“When you don’t answer your customers — you’re sending them a message.” Today we have to meet our audience on an increasingly diverse array of traditional and digital media touch points. None has garnered more headlines over the past year than Snapchat. Jed Record joined us in Iowa last fall for the Social Brand Forum. Since then, both Snapchat and the emerging story media format have evolved even more. We discussed all of this on this week’s On Brand podcast.
About Jed Record
A consultant, speaker, and educator, Jed Record guides corporate teams through the quickly changing landscape of emerging marketing technologies. He teaches marketing at Meredith College’s School of Business. Jed’s clients include both start-ups and global brands such as Lenovo, eBay, Thomson Reuters and Quintiles Transnational. He has worked with Toyota, Capital One, SanDisk and others on influence marketing campaigns as well.

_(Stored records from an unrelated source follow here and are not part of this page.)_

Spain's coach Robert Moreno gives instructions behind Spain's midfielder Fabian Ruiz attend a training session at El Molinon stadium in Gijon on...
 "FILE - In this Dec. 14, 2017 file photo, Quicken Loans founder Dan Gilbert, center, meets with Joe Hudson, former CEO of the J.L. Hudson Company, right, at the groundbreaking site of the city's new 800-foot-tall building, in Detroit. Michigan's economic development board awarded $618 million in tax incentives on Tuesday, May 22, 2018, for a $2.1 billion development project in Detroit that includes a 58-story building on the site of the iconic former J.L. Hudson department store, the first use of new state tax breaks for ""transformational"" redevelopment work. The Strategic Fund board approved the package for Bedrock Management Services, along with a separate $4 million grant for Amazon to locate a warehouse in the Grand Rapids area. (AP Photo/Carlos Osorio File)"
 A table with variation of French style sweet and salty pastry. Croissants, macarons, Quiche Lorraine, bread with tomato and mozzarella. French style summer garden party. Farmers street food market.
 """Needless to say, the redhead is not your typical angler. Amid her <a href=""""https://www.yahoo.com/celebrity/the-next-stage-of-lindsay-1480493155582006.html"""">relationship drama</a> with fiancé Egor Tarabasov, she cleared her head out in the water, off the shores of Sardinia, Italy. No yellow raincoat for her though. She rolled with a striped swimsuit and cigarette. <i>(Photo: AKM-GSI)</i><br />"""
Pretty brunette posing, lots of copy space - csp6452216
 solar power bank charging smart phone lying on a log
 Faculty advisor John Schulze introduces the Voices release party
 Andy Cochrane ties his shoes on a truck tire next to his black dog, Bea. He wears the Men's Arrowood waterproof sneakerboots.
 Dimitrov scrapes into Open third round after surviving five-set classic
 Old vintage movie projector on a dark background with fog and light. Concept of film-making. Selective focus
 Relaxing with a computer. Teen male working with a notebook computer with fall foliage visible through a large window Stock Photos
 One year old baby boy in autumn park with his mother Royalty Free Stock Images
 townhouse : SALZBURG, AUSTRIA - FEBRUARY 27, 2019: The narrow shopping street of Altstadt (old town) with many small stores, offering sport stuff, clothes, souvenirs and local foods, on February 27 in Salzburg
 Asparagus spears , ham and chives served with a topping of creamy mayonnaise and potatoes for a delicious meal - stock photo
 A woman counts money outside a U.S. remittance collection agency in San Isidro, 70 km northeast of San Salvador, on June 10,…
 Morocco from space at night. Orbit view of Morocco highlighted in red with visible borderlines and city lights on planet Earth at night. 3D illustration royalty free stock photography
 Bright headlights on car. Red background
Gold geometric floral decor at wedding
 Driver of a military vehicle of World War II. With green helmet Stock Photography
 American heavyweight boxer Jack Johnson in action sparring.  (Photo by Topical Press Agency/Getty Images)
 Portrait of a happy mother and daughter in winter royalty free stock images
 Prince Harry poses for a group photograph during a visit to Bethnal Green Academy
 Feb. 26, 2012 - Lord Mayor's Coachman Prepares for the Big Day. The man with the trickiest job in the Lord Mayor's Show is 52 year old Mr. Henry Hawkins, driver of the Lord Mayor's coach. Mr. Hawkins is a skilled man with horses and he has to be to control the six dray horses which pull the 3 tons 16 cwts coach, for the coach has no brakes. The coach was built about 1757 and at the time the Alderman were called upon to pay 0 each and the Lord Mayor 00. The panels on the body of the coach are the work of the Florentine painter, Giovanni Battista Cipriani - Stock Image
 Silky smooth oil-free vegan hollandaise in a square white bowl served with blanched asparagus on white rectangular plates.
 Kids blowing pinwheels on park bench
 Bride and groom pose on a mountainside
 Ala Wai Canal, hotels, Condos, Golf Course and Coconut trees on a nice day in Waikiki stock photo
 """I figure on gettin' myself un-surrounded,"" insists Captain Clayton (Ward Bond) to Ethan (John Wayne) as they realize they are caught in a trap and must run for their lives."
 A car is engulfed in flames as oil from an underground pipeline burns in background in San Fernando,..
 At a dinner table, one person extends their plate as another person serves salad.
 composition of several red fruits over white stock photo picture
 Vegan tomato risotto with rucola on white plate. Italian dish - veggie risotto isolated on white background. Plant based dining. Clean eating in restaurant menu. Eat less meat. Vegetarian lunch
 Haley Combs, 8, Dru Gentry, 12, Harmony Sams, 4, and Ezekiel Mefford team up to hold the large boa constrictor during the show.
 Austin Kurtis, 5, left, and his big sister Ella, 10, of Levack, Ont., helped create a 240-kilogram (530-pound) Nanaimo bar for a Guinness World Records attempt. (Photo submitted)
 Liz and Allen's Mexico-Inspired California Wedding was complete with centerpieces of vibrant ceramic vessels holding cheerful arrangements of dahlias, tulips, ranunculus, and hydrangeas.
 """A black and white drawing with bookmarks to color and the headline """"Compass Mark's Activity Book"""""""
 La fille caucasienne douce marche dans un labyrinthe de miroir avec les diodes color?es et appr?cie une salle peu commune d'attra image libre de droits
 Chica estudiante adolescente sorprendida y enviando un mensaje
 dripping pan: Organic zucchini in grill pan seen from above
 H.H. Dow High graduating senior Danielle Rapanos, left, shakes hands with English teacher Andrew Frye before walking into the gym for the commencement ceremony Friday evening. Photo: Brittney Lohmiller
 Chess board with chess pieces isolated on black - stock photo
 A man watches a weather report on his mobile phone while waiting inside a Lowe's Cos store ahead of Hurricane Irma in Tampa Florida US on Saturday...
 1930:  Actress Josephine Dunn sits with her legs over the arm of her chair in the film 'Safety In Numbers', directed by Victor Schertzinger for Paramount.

Instagram stories vs. Snapchat stories. One big thing that’s changed since last summer/fall has been the emergence of Instagram’s own story feature. Recently, Instagram’s daily story stats have overtaken Snapchat total user counts. Does this automatically spell trouble for Snapchat? Not necessarily. “It’s a major millennial media platform. It is a highly different audience. If this is your core audience, this is still where you should be.”
Why millennials still favor Snapchat. “Snap was the platform where their parents weren’t. It’s a very personal network.” Instagram stories may help preserve this feature. Just as parents and older demographics were starting to check out Snapchat, they had a new reason to stay on Instagram.
The ‘story’ is a new media format. Whether it’s Snapchat stories, Instagram stories, or Facebook’s new story feature, one thing is clear. The story is an emerging new media format, composed of real-time photos and videos further personalized with sketches, scribbles, and emojis. How will you tell your brand’s story?
“This is another form of communication but it’s not just another communications course.” Jed was very clear that though these are new formats and channels, we need to make sure that marketing curriculum doesn’t get lost teaching the tools. We need better instruction on distilling complex brand messaging into concise, ephemeral stories.
What brand has made Jed smile recently? “Applebee’s. Out of the blue, they make me smile by tweeting at me.” Jed also pointed to exceptional service from American Airlines and Toyota.